Web page caption snippets

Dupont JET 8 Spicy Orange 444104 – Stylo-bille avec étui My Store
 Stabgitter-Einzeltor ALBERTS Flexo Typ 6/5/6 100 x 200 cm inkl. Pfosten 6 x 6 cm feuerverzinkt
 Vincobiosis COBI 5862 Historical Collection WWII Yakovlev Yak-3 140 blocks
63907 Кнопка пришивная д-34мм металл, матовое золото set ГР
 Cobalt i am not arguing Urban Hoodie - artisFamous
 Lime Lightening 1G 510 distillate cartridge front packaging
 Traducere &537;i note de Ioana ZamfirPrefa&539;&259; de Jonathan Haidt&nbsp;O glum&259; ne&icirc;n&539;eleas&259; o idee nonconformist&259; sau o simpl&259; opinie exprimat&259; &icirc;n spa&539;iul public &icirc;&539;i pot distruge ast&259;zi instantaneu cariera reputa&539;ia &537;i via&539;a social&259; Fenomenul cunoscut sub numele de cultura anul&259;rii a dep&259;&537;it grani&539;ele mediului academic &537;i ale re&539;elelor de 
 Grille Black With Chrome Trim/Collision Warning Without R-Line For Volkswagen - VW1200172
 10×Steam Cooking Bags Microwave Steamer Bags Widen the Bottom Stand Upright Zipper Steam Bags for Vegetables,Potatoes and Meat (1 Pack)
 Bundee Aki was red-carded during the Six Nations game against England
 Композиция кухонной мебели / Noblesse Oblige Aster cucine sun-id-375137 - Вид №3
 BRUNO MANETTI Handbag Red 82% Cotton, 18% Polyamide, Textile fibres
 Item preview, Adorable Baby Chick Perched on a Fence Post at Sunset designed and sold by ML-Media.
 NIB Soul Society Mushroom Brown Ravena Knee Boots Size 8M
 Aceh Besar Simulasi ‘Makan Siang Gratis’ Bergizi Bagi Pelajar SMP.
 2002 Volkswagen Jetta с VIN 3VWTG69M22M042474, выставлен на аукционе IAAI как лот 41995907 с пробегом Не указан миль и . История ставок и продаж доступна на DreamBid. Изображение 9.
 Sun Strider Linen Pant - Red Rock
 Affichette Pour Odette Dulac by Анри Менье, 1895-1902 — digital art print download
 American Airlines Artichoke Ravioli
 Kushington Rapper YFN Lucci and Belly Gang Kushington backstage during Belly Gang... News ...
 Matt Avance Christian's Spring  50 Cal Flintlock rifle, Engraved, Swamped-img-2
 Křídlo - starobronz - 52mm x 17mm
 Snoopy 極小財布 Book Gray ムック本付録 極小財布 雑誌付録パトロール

**INSTRUCTION**
Rewrite the lines from the beginning through the one containing "Lime Lightening 1G", changing "Cobalt" to "Navy" and leaving everything else unchanged.

**WRITTEN ANSWER**
Dupont JET 8 Spicy Orange 444104 – Stylo-bille avec étui My Store
 Stabgitter-Einzeltor ALBERTS Flexo Typ 6/5/6 100 x 200 cm inkl. Pfosten 6 x 6 cm feuerverzinkt
 Vincobiosis COBI 5862 Historical Collection WWII Yakovlev Yak-3 140 blocks
63907 Кнопка пришивная д-34мм металл, матовое золото set ГР
 Navy i am not arguing Urban Hoodie - artisFamous
 Lime Lightening 1G 510 distillate cartridge front packaging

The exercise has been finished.